Mais do que o questionamento sobre os limites do real, isso também evidencia uma percepção do quanto nossa sociedade valoriza a imagem, a representação. O livro “A Sociedade do Espetáculo” inicia com a seguinte citação:
“E sem dúvida o nosso tempo... prefere a imagem à coisa, a cópia ao original, a representação à realidade, a aparência ao ser...”
Semana passada, assisti uma palestra do Pedro Alvim, Social Media e Creator Economy Director do Magalu, no RD Summit, onde ele trouxe o seguinte dado:

Na mesma palestra, trouxe uma pesquisa da HypeAuditor 2022 que mostra que influenciadores virtuais tem taxas de engajamento quase 3 vezes maiores que as taxas de engajamento de influenciadores reais. Essa tendência é consistente pelo segundo ano consecutivo.
Inclusive, a Lu do Magalu, é a influenciadora virtual mais seguida do mundo. Por que não a trago aqui como exemplo? Porque todos sabemos que Lu é um personagem de marca. Ainda que tenha sido criada com personalidade, tom de voz, história. Por mais que façam um ótimo trabalho em personifica-la, ninguém chega a confundi-la com uma pessoa real. Não se cria aquela mistura ilusória.
Me intrigam as narrativas que se confundem com a realidade física, que geram o que já foi chamado de “paradoxo da enganação”.
No que essas influenciadoras virtuais são diferentes de nós, que publicamos apenas os recortes maquiados das nossas vida nas redes sociais?
O que podemos considerar como real se tudo é perspectiva e tem impacto nas nossas relações, comportamentos, percepções?
Essa distorção não é uma exclusividade da inteligência artificial ou das deepfakes. Em um nível básico, a perspectiva de uma câmera pode contar uma história muito diferente da perspectiva de outra câmera. A "verdade" capturada por uma foto é facilmente distorcida por uma série de fatores.
Não é de hoje o valor que se dá à imagem. Basta olhar para quando nem existia a palavra escrita. Muitos anos de história foram passados adiante por meio das imagens.
Mas a computação gráfica, as redes sociais e, agora, a inteligência artificial adicionaram novas e complexas camadas à questão.
Não há mais separação entre o mundo físico e o virtual. Nessa fusão, é importante entendermos que a relação social entre pessoas é mediada pelas imagens e, no meio do caminho, o valor que se dá a elas.
Enquanto isso, pessoas criadoras de conteúdo creditam todo seu valor unicamente às suas produções.

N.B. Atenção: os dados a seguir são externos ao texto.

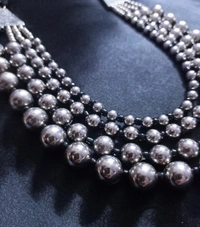 Black And Silver Oxidized Beads Necklace - Silver Chalice, Standard, Get A Luxury Scrunchie As Gift!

Eu tenho uma amiga que é uma verdadeira produtora audiovisual. Os vídeos que ela cria tem a qualidade daqueles produzidos por estúdios caríssimos de São Paulo. O que ela representa em seu nicho agrega ainda mais valor para essas produções. Ela tem uma audiência de mais de 100 mil pessoas. Só que ela é só mais uma entre tantas com medo de cobrar "muito" de empresas milionárias . “É só um vídeo de um minuto, com umas imagens que eu já tinha, vão me pagar mil reais". É uma desvalorização completa da própria imagem.
A Kendall Jenner, o Tom Brady, o Mr. Beast, as maiores celebridades e criadores do mundo venderam suas imagens por 5 milhões de dólares para uma empresa com 864,27 bilhões de valor de mercado. Tá entendendo?
Quantas pessoas andam por ai barganhando sua imagem, quando no final ela é tudo que temos?
Quanto mais nós, reles mortais, pessoas comuns, criadores de conteúdo, demorarmos para entender isso, mais continuaremos agindo e sendo tratados como meros coadjuvantes em um jogo que não existe sem nós.